She was set on a path that was probably destructive, but she really didn't care. Flirting was harmless, and she wasn't exactly throwing herself at him. Just being a little friendly and smiley whenever he was subbed in for the boyfriend she ought to have had.
At some point she should have just broken it off with Derby – again – but she found herself not bothering. She wanted to see if he'd notice. She wanted to know if Bif actually liked her or just babysat for her. He was infallible, though. Maybe the protein shakes and training supplements suppressed his libido or something, because even her prettiest outfits didn't draw more than a falsely-worded compliment from him. He still said Derby's name all the time, like it would make up for him not being there. It didn't.

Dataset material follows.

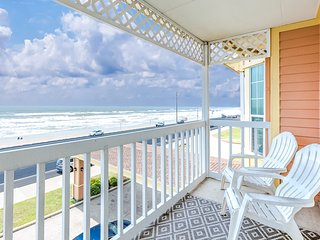 Gulf-front condo w/ great views and the beach right across the road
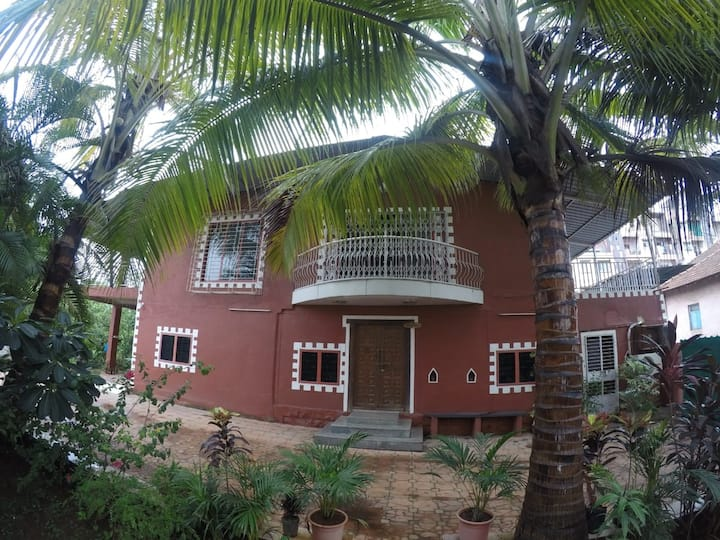 Beautiful Farmhouse 5km from Panvel ONLY forfamily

She was most cross when she found out he'd gone on a yachting holiday without her. Their families always went away together, and he'd just gone off with his best little boyfriends and left her in Bullworth in a half-empty clubhouse. Right in the middle of term he took a long weekend away to show off 'his' new boat, and she only heard about it from Christy Martin of all people.
For an hour she'd sat at the bottom of Harrington House getting slowly more and more angry about how quiet it was, then in a fit of impetuousness she got a bike and cycled round and round the Vale until her legs were throbbing. Burn off the anger, her mommy told her. Sweat it out.
Except it wasn't helping, she was just out of breath and still angry. Then Glassjaw gym came around the corner, and she decided that seeing as it was going to be empty she might as well go in there and smash it up. She could wreck it, she decided, and blame it on the Greasers when Derby got back.
Once she was in the door, though, she changed her mind about breaking things. The place had a pong to it, like rubber and sneakers, and Derby wasn't going to care if some of his cabinets were smashed anyway. Making Preps beat up Greasers wasn't going to make her feel any better.
Annoyed with herself for having half-baked ideas, she locked onto a punching bag in the corner and decided that it was good enough. She could imagine it was Derby's face and beat away the smugness.
Squaring off to the bag she bunched her hands into fists and threw one against the plastic. It was much harder than she thought it would be, and heavier. The thing didn't even swing. She huffed, clenched her knuckles tighter and imagined Derby lounging on the deck of a yacht, surrounded by his inner circle. The second time she hit it harder, and the bag moved a fraction, but she was pretty sure something in her hand clicked.
She pictured him sipping drinks, laughing, pretending to fish and ordering the crew around... all without her. Furious, she started pummelling her hands into the punching bag and embraced the pain.
"Screeeew youuu!" she shrieked as she slammed the flat of her hand against the bag. "Up yours, Derby Harrington!" Clattering footsteps like a horse was running down the stairs interrupted her little episode, and she was shocked to see Bif there. He was surely on the boat with Derby, she'd assumed.
"Pinky?" he cried, dressed in boxing shorts and a towel around his neck. "What are you doing?!"
"What are you doing here?" she retorted shrilly. "Aren't you meant to be off the coast with Derby and all his stupid friends?" She hit the bag again, wincing and realising it was starting to hurt quite a bit.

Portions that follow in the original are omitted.